### Given text:
....

The Explainer: Barbarians

That was a scene from National Lampoon’s “Animal House” which glorified fraternities as a boozing, womanizing, but essentially carefree and extremely fun, college institutions. Because of that, authorities were portrayed in the film as paranoid party poopers, with a killjoy attitude towards freedom and fun.

But today, fraternities, once more, hog the headlines. An initiate has died. Demands for justice seem to be falling on deaf ears.

What drives people to belong, and who risk life and limb to do so? And is this a situation fratmen have coming to them, or part of a larger, violent, instinct in our society? That’s what we’ll try to get to grips with, tonight.

I’m Manolo Quezon. The Explainer.

 

I. Church, Club, and School

 

When Cris Anthony Mendez died, the reactions were intense. Manifestos were written, denouncing hazing. Statements were issued, condemning fraternities. Analyses poured forth, to explain why students risked life and limb to join fraternities. Investigations were promised, but hampered by witnesses going into hiding. Secret meetings by fraternity members were held to figure out damage control. Students held an indignation rally on the UP campus. Off-campus, speeches were made, existing anti-hazing legislation was criticized and amendments were proposed.

We have been here before; we’ve been shocked, angry, insistent on justice, before. Why are we in the same place, all over again? One reason is, fraternities are design with survival in mind.

Fraternities are one of the few institutions that have an institutional memory, and which cherishes traditions. They are organizations that serve, for their members, as part of the bedrock of society. I’ve long pointed out that our society, at least for the upper classes, and the middle class which tries to copy the upper class, is defined by three institutions. They are, church, club, and school.

....

### Recorded data:
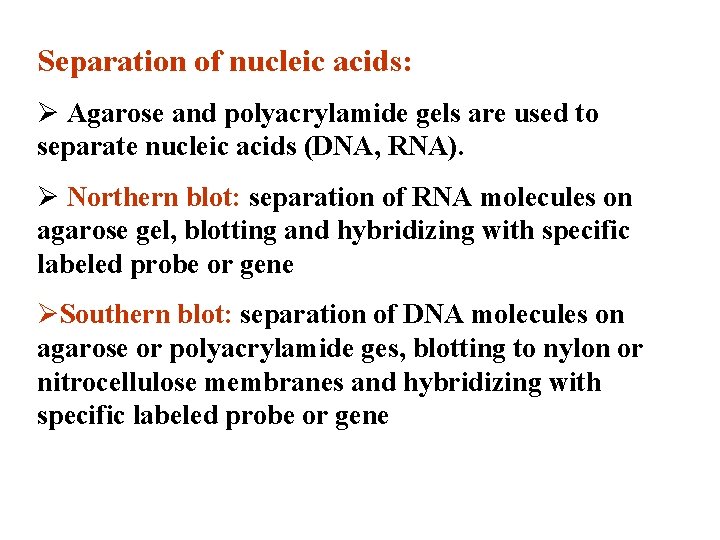 Separation of nucleic acids:

➢ Agarose and polyacrylamide gels are used to separate nucleic acids (DNA, RNA).

➢ Northern blot: separation of RNA molecules on agarose gel, blotting and hybridizing with specific labeled probe or gene

➢Southern blot: separation of DNA molecules on agarose or polyacrylamide ges, blotting to nylon or nitrocellulose membranes and hybridizing with specific labeled probe or gene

....

### Action item A:
In the transcript on fraternities, which three institutions does the speaker say define society for the upper classes and the middle class?
### Action item B:
According to the transcript on fraternities, why do people keep ending up in the same place after a hazing death? Explain in one to three sentences.
The material above stands apart from the transcript on fraternities.

### Written reply A:
Church, club, and school.

### Written reply B:
Fraternities are built to survive. They are among the few institutions that keep an institutional memory and cherish traditions, and their members treat them as part of the bedrock of society.